Und jetzt wird es interessant, denn neben diesen beiden amtlichen Titeln kursieren noch etliche weitere Fachberater-Bezeichnungen: Unternehmensnachfolge, Controlling und Finanzwirtschaft, Testamentsvollstreckung, und so fort. Die aber vergibt nicht die Kammer. Sie kommen vom Deutschen Steuerberaterverband (DStV) – einem Berufsverband, keiner Körperschaft des öffentlichen Rechts. Ein feiner Unterschied? Nein. Die amtlichen Titel bescheinigen Kenntnisse in Vorbehaltsaufgaben, also im geschützten Kernbereich der Steuerberatung. Die DStV-Titel decken vor allem vereinbare Tätigkeiten nach § 57 Abs. 3 StBerG ab, die betriebswirtschaftlich geprägten Felder rund um die eigentliche Beratung. Wertvoll können beide sein. Aber "amtlich verliehene Fachberaterbezeichnung" nennen dürfen sich nur die zwei aus dem Hause Kammer. Wer damit wirbt, sollte die Herkunft kennen – bei der Außendarstellung schaut das Berufsrecht sehr genau hin.

Bleibt die Frage, die sich ehrlicherweise jede:r stellt: Lohnt der Aufwand? Rechnen Sie einmal grob nach. 120 Lehrgangsstunden plus Klausurvorbereitung, 30 dokumentierte Fälle, danach jährlich zehn Stunden Fortbildung.

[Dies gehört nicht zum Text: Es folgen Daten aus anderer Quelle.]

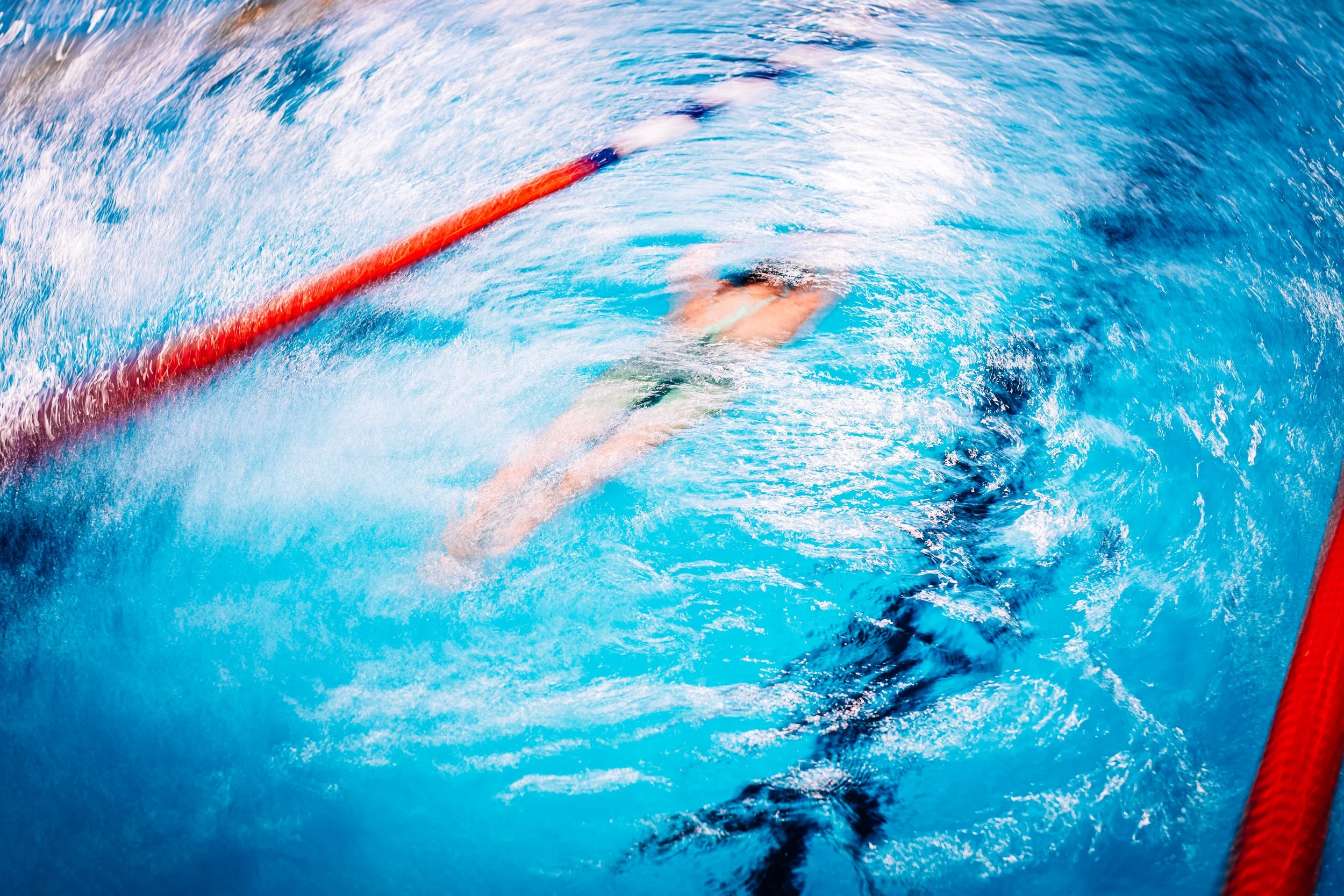 Ein Schwimmer taucht im Wasser während eines Wettkampfs in einer Schwimmhalle, mit roten Trennlinien im Wasser.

Das ist eine Investition über Jahre, nicht über ein langes Wochenende.

Einen Gehaltsaufschlag pro Titel seriös zu beziffern, ist nicht möglich – belastbare Daten dazu gibt es schlicht nicht. Was sich sagen lässt: Die Gehälter im Rechts- und Steuerbereich starten breit. Eine eigene Auswertung der aktuell auf jurajobs.de ausgeschriebenen Stellen (Stand 02.07.2026) zeigt beim Einstiegs- beziehungsweise Mindestgehalt einen Median von 3.638 Euro brutto im Monat, bei einer mittleren Bandbreite von 2.500 bis 5.248 Euro. Und dort, wo eine Kanzlei am oberen Rand oder darüber zahlt, geht es fast immer um Spezialisierung. Internationales Steuerrecht ist genau so ein Feld, in dem Mandanten für nachweisbare Expertise auch bezahlen.

Der Titel ist damit kein Selbstzweck, sondern ein glaubwürdiges Signal – in exakt den zwei Nischen, in denen die Kammer ihn überhaupt zulässt. Wer grenzüberschreitend berät, hat mit "Fachberater für Internationales Steuerrecht" einen geschützten Beleg in der Hand. Für alles andere gibt es den Verbandstitel. Nützlich, aber eben nicht dasselbe. Diesen Unterschied zu kennen, bevor Sie sich zum Lehrgang anmelden, spart im Zweifel 120 Stunden am falschen Ziel.